The sharpened inquiry into the victim companies themselves comes amid broader pushback against the agency’s regulatory ambitions. Powerful trade and lobbying groups have criticised Gary Gensler’s SEC over its regulation of climate policy, cryptocurrencies, market structure, trade processing and more. The US Chamber of Commerce, which isn’t a party to the SolarWinds suit, nonetheless filed a brief last month asking the court to consider its view – and its view is that the SEC is going too far.
‘Power grab’
The agency’s “constant power grab” has left companies in a state of uncertainty, and legal peril, over how to design their internal controls, the Chamber and the Business Roundtable argued in their “friend of the court” brief in federal court in Manhattan. The Business Roundtable counts among its members such heavy hitters as Apple Inc’s Tim Cook, Citigroup Inc’s Jane Fraser and JPMorgan Chase & Co’s Jamie Dimon.
The SolarWinds case is “a watershed moment in the SEC enforcement programme in terms of cybersecurity”, said Jennifer Lee, former assistant director in the SEC’s enforcement division, which is conducting the inquiry, and now a partner at Jenner & Block LLP.
The commission has become “very aggressive” in scrutinising public companies’ disclosures after a data breach “and now, with SolarWinds, is turning its focus to a company’s public statements made before a cybersecurity incident”, said Lee, who predicts the lawsuit could be a sign of future cases.
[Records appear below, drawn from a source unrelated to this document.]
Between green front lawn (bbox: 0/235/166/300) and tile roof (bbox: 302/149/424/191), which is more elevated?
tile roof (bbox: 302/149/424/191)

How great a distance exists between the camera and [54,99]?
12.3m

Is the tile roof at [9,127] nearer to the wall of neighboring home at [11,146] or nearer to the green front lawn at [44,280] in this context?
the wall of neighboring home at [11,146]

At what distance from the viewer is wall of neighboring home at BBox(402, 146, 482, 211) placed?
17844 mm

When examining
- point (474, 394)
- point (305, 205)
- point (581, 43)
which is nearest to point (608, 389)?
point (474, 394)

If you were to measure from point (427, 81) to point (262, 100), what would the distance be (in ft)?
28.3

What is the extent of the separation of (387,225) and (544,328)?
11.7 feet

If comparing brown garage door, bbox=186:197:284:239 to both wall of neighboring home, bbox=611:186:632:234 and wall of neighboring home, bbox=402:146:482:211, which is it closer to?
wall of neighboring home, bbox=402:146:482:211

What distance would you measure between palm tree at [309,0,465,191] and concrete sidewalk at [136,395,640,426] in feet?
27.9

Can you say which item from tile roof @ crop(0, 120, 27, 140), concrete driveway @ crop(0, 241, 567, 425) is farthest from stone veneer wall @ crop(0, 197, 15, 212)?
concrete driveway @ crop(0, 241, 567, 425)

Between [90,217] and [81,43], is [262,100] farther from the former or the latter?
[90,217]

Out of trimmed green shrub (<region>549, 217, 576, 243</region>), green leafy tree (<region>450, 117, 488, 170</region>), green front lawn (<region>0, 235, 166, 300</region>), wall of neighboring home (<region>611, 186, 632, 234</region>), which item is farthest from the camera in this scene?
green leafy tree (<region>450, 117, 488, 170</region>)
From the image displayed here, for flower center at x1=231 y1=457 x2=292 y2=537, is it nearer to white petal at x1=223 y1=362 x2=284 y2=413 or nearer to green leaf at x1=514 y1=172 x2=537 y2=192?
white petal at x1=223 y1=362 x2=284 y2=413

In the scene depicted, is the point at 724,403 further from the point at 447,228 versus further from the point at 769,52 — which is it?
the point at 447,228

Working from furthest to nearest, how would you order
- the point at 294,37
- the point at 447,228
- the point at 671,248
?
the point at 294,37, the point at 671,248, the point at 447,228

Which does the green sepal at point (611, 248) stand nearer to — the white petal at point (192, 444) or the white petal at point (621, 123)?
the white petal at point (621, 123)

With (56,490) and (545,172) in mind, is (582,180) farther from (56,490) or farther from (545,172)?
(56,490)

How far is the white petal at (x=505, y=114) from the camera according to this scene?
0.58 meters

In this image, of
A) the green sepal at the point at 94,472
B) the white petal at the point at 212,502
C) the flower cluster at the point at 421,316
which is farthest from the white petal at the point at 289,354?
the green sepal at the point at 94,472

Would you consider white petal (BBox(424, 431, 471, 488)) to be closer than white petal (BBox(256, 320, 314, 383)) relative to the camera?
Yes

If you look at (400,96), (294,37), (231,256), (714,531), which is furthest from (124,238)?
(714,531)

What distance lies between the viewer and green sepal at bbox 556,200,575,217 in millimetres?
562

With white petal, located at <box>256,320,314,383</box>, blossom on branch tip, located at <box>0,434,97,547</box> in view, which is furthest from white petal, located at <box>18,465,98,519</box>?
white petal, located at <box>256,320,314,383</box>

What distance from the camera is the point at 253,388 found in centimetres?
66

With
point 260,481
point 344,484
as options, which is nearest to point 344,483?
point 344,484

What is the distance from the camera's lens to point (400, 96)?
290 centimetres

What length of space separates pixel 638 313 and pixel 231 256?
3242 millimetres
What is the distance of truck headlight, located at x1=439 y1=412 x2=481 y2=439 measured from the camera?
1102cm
A spokesperson for the SEC declined to comment.
Legal test
In the historic cyberattack, malicious code was installed in software updates. SolarWinds’ Orion software was one of the products the hackers weaponised to spread digital havoc among nine federal agencies and about 100 companies, including such names as networking gear maker Cisco Systems Inc and cybersecurity firm FireEye Inc, now known as Mandiant Inc. It isn’t clear whether the two are among the companies that have received information requests from the SEC.
Lawyers say the suit may be the first legal test of one of the SEC’s tools: what Congress intended when it required that public companies maintain certain “internal accounting controls” half a century ago to ward off bribery of foreign officials. The business trade groups say the agency has distorted the law by applying it to a corporate victim of cybercrime and effectively dropping “accounting” from the equation.
“The outcome of this litigation will affect every public company,” Nicole Friedlander, a lawyer for the groups, said in a statement. “For the first time, the SEC asserts the power to penalise companies for alleged failures of controls over access to anything a company owns, not limited to balance sheet assets.”
Serrin Turner, a lawyer for SolarWinds, said the case was as “unfounded as it was unprecedented”.
“The business community has called for this case to be dismissed because the SEC is trying to expand cybersecurity disclosure obligations well beyond what the law requires,” he said in a statement.
From the commission’s standpoint, cybersecurity controls are internal accounting controls, because they are meant to protect corporate assets, which the agency says SolarWinds failed to do. SEC’s Enforcement Director Gurbir Grewal said at a conference this month that there is a disconnect between what SolarWinds said publicly and what executives said internally.
‘Swiss Army statute’
In the wake of the assault, the SEC wrote to a wide range of companies it believed were affected, to determine whether they had made appropriate disclosures to investors, if there was suspicious trading related to the cyberassault and whether private data had been compromised.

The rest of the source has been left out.